Dongfang Liu^#¹, Chen Li^#¹, Zenghua Deng¹, Nan Luo¹, Wenxia Li¹, Wenzhe Hu¹, Xiang Li¹, Zichao Qiu¹, Jianfei Chen¹, Jirun Peng^{1

2}

Affiliations

¹ Department of Surgery, Beijing Shijitan Hospital, Capital Medical University, Beijing, China.
² Ninth School of Clinical Medicine, Peking University, Beijing, China.

^# Contributed equally.

Abstract

Background: Distinct clinical features and molecular characteristics of left-sided colon cancer (LCC) and right-sided colon cancer (RCC) suggest significant variations in their tumor microenvironments (TME). These differences can impact the efficacy of immunotherapy, making it essential to investigate and understand these disparities.

Methods: We conducted a multi-omics analysis, including bulk RNA sequencing (bulk RNA-seq), single-cell RNA sequencing (scRNA-seq), and whole-exome sequencing (WES), to investigate the constituents and characteristic differences of the tumor microenvironment (TME) in left-sided colon cancer (LCC) and right-sided colon cancer (RCC).

Result: Deconvolution algorithms revealed significant differences in infiltrated immune cells between left-sided colon cancer (LCC) and right-sided colon cancer (RCC), including dendritic cells, neutrophils, natural killer (NK) cells, CD4 and CD8 T cells, and M1 macrophages (P < 0.05). Notably, whole-exome sequencing (WES) data analysis showed a significantly higher mutation frequency in RCC compared to LCC (82,187/162 versus 18,726/115, P < 0.01). Single-cell analysis identified predominant tumor cell subclusters in RCC characterized by heightened proliferative potential and increased expression of major histocompatibility complex class I molecules. However, the main CD8 + T cell subpopulations in RCC exhibited a highly differentiated state, marked by T cell exhaustion and recent activation, defined as tumor-specific cytotoxic T lymphocytes (CTLs). Immunofluorescence and flow cytometry results confirmed this trend. Additionally, intercellular communication analysis demonstrated a greater quantity and intensity of interactions between tumor-specific CTLs and tumor cells in RCC.
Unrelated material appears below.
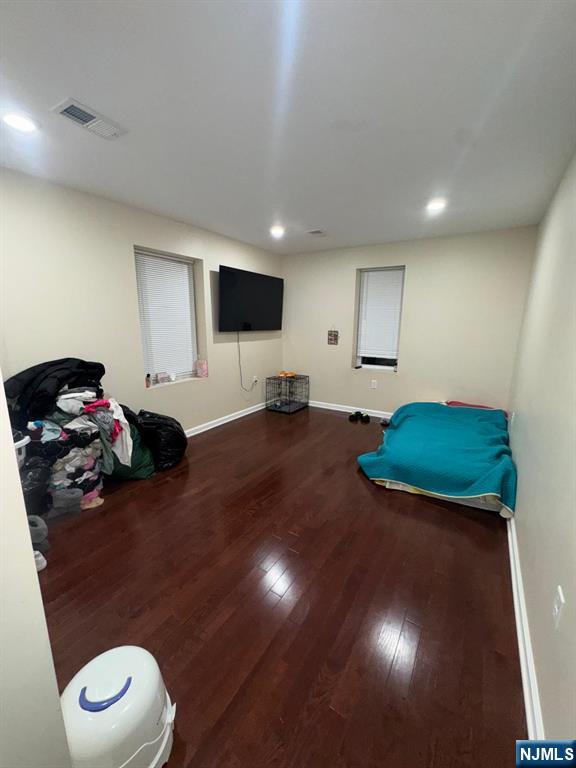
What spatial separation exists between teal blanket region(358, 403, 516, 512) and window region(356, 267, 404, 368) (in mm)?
1567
Conclusion: RCC patients with an abundance of tumor-specific cytotoxic T lymphocytes (CTLs) and increased immunogenicity of tumor cells in the TME may be better candidates for immune checkpoint inhibitor therapy.

Keywords: PD-1; TME; colorectal cancer; immune therapy; left-sided colon cancer; right-sided colon cancer.

Grants and funding

The author(s) declare financial support was received for the research, authorship, and/or publication of the article. This work was supported by grants from the National Natural Science Foundation of China (nos. 91742203, 82072601, and 82372796).